Around the country, doctors say Joslin's 10-fold rise in childhood type 2 over the past decade is typical. Is it because they are looking harder or doing a better job of separating type 2 from type 1? Not likely, they say.
"It's not because we missed a lot of cases," says Dr. Phillip Lee, head of pediatric endocrinology at UCLA. "We just didn't see it. Now referrals of type 2 are almost 50 percent of our diabetes cases."
Why? Doctors have little doubt. They blame inactivity and overeating. The hours on end in front of the tube, for instance, and the 20-ounce sodas in school vending machines. (Swilling four of those a day is nothing special for many kids, one doctor notes, and adds up to 1,000 calories, close to half of a boy's daily needs, all from sugar.)
Virtually all children with type 2 are overweight, although this hardly makes them unique. The Centers for Disease Control and Prevention recently estimated that 15 percent of all U.S. children and teenagers — and nearly a quarter of black and Hispanic youngsters — weigh too much.
Still, the ones with diabetes tend to be especially big, tall for their age and large all over. Twelve-year-olds weigh 250 pounds. Invariably their parents are heavy, too.
"These are not little kids," says Dr. Morey Haymond, head of diabetes care at Texas Children's Hospital. "Even the 6-year-old is a big kid for his age."
Nearly all of them have a skin condition called acanthosis nigricans, velvety, dirty-looking dark patches around the neck and other skin folds. They are a sign of insulin resistance, an inability to respond efficiently to insulin, which is common in the overweight.
In girls, the insulin resistance often triggers hormone upsets that result in facial hair, acne and ovarian cysts.
Young blacks and Hispanics have more of this kind of diabetes than do whites.
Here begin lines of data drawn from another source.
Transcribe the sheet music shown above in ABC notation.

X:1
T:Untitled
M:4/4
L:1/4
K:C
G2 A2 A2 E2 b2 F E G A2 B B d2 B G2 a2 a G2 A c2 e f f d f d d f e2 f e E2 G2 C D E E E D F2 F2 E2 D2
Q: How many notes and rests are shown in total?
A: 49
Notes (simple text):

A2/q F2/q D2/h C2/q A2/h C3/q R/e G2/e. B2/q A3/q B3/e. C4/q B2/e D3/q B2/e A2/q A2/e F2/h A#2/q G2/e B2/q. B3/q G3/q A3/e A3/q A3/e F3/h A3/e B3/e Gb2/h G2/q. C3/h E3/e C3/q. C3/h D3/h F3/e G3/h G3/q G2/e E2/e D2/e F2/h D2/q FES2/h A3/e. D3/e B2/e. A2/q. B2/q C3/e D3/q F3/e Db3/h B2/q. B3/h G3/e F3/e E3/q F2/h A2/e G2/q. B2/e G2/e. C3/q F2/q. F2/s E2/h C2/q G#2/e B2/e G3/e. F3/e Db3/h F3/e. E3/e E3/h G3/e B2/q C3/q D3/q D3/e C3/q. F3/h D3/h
Their extra weight alone may explain some of it, although experts believe these minorities also may have an extra genetic tendency toward diabetes that is compounded by their weight.
Many who do not have outright diabetes still have abnormalities that put them at high risk for diabetes. Doctors estimate that for every youngster with type 2, four or five others have what's called syndrome X or metabolic syndrome, a combination of obesity, insulin resistance, bad cholesterol counts, high triglycerides and high blood pressure.
"Unless we make a significant alteration in their lifestyles, they will likely progress to a deteriorating course of insulin resistance, pre-diabetes and diabetes," says Dr. Francine Kaufman, endocrinology chief at Children's Hospital Los Angeles and president of the American Diabetes Association.
Adults with type 2 diabetes face many complications that shorten or worsen their lives, although these can be reduced or prevented with medicines, weight loss and exercise.
The diabetes association recommends testing children for type 2 diabetes if they are overweight and have two other risk factors, such as a parent with the disease, signs of insulin resistance or if they are black, Hispanic or American Indian.